Что же, однако, подобная устремленность в себя дает тому, кто направляет сюда свое созерцание?

Она дает не объективное познание (как мы уже указали), но… субъективное переживание этих закономерностей.

[…] Но вот приходит поэт, который умеет не менее (а пожалуй, более!) остро «пережить» субъективно эмоциональное состояние и, кроме того, может передать его еще и в объективированном виде через описание, строй, образы и воссозданную закономерность процесса подобного переживания (Пушкин, Толстой или Достоевский с точки зрения объективного анализа «чувств» своих героев).

Какое лежит здесь в основе условие?

Какая необходимая предпосылка здесь работает? Что дает возможность писателю «объективно» (и при этом как угодно чувственно и субъективно окрашено) излагать через индивидуальные «частные» переживания своих героев самую сущность тех чувств, закономерную истинность их природы?

Почему ему «хватает слов» там, где у неспособного стать выше субъективной порабощенности своими чувствами «отнимается речь» и он способен «гореть переживанием», но неспособен оставить непреходящий след его в конкретных образах или точных понятиях и представлениях об этих чувствах? Прежде всего оттого, что подобный истинно великий художник никогда не ограничивается одной интроспекцией.

Параллельно с «познаванием себя» и в порядке необходимого условия для этого распознавания 一 он познает других: он познает объективно вокруг него существующие и аналогичные проявления тех же чувств у других.

--------------------------------

◆ **ВАШЕ ЗАДАНИЕ**
Верните дословно часть исходного текста, начиная со слов «[…] Но вот приходит» и заканчивая словами «в основе условие?».

◆ **ИСХОДНЫЕ ДАННЫЕ**
--------------------------------

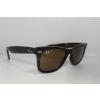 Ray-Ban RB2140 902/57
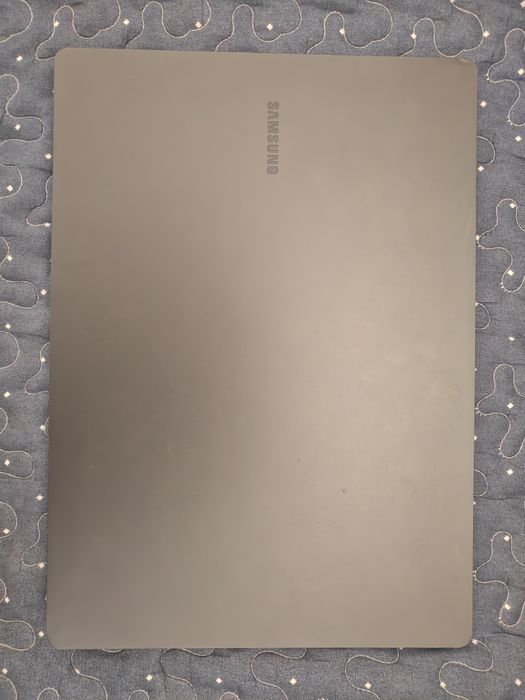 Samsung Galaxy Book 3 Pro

--------------------------------

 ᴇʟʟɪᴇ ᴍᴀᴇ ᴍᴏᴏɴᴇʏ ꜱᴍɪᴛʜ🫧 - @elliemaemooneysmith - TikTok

--------------------------------

◆ **ВАШ ОТВЕТ**
[…] Но вот приходит поэт, который умеет не менее (а пожалуй, более!) остро «пережить» субъективно эмоциональное состояние и, кроме того, может передать его еще и в объективированном виде через описание, строй, образы и воссозданную закономерность процесса подобного переживания (Пушкин, Толстой или Достоевский с точки зрения объективного анализа «чувств» своих героев).

Какое лежит здесь в основе условие?